EXERCISE TASK:
Format the listing from the line containing "How far away does" through the end of the listing as a Markdown table with the columns Row and Line, leaving out blank lines.

* begin *

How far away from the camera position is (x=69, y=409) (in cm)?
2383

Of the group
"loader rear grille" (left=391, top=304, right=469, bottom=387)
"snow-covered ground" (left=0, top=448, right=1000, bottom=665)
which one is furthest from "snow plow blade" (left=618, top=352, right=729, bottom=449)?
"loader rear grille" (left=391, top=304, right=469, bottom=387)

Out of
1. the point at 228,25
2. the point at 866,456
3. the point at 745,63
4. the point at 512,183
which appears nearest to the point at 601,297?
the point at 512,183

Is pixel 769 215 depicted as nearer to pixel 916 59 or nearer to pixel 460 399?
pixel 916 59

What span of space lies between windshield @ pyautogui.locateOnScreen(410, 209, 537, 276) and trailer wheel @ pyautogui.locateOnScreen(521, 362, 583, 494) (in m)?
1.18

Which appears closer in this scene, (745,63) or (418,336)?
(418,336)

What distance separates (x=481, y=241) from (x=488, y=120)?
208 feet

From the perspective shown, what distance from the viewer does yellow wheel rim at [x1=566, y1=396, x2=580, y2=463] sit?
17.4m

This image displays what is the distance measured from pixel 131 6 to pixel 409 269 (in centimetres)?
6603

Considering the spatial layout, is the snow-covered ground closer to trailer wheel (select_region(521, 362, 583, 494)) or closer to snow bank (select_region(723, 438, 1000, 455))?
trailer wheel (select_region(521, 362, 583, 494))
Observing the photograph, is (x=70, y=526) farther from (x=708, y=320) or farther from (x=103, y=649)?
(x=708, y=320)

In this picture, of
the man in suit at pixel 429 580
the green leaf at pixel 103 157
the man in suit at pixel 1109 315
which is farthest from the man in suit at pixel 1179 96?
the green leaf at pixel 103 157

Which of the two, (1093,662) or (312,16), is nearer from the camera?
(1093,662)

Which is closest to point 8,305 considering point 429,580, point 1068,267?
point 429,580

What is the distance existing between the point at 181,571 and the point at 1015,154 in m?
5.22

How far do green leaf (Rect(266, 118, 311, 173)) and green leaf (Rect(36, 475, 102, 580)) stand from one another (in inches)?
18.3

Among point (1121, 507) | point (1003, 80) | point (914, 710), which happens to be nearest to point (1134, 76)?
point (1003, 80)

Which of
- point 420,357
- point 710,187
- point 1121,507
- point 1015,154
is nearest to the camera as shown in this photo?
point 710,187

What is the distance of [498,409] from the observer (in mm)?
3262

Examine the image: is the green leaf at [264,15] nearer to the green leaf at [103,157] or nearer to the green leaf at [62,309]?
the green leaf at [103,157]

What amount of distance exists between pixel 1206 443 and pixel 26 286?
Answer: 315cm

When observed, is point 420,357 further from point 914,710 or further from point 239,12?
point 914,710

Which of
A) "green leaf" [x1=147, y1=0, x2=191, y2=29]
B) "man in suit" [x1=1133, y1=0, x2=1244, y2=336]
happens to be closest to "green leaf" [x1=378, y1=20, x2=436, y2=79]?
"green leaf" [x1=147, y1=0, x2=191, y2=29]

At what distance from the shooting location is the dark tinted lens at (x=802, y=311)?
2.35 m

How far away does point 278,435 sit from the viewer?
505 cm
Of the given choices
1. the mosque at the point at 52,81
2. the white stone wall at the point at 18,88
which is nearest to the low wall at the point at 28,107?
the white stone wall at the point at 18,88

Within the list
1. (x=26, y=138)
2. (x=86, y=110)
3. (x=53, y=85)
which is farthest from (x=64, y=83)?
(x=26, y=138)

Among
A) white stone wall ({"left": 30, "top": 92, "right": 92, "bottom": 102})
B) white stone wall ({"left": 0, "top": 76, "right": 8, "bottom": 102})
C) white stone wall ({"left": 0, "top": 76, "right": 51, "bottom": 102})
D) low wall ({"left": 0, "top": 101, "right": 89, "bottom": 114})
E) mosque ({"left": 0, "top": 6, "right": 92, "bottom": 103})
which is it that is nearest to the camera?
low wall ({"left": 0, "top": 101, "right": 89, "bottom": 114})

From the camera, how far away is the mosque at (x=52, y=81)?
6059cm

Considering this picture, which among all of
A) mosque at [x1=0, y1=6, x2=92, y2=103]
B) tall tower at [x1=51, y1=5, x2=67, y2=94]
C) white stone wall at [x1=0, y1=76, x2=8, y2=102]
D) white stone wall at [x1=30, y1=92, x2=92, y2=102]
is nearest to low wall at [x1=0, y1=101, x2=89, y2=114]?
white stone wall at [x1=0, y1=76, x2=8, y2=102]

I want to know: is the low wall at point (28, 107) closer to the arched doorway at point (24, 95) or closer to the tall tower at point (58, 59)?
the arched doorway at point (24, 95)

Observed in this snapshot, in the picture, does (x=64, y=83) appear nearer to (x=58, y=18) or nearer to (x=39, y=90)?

* end *

EXERCISE RESULT:
| Row | Line |
|---|---|
| 1 | How far away does point 278,435 sit from the viewer? |
| 2 | 505 cm |
| 3 | Of the given choices |
| 4 | 1. the mosque at the point at 52,81 |
| 5 | 2. the white stone wall at the point at 18,88 |
| 6 | which is nearest to the low wall at the point at 28,107? |
| 7 | the white stone wall at the point at 18,88 |
| 8 | Within the list |
| 9 | 1. (x=26, y=138) |
| 10 | 2. (x=86, y=110) |
| 11 | 3. (x=53, y=85) |
| 12 | which is farthest from (x=64, y=83)? |
| 13 | (x=26, y=138) |
| 14 | Among |
| 15 | A) white stone wall ({"left": 30, "top": 92, "right": 92, "bottom": 102}) |
| 16 | B) white stone wall ({"left": 0, "top": 76, "right": 8, "bottom": 102}) |
| 17 | C) white stone wall ({"left": 0, "top": 76, "right": 51, "bottom": 102}) |
| 18 | D) low wall ({"left": 0, "top": 101, "right": 89, "bottom": 114}) |
| 19 | E) mosque ({"left": 0, "top": 6, "right": 92, "bottom": 103}) |
| 20 | which is it that is nearest to the camera? |
| 21 | low wall ({"left": 0, "top": 101, "right": 89, "bottom": 114}) |
| 22 | From the camera, how far away is the mosque at (x=52, y=81)? |
| 23 | 6059cm |
| 24 | Considering this picture, which among all of |
| 25 | A) mosque at [x1=0, y1=6, x2=92, y2=103] |
| 26 | B) tall tower at [x1=51, y1=5, x2=67, y2=94] |
| 27 | C) white stone wall at [x1=0, y1=76, x2=8, y2=102] |
| 28 | D) white stone wall at [x1=30, y1=92, x2=92, y2=102] |
| 29 | is nearest to low wall at [x1=0, y1=101, x2=89, y2=114]? |
| 30 | white stone wall at [x1=0, y1=76, x2=8, y2=102] |
| 31 | I want to know: is the low wall at point (28, 107) closer to the arched doorway at point (24, 95) or closer to the tall tower at point (58, 59)? |
| 32 | the arched doorway at point (24, 95) |
| 33 | Observed in this snapshot, in the picture, does (x=64, y=83) appear nearer to (x=58, y=18) or nearer to (x=39, y=90)? |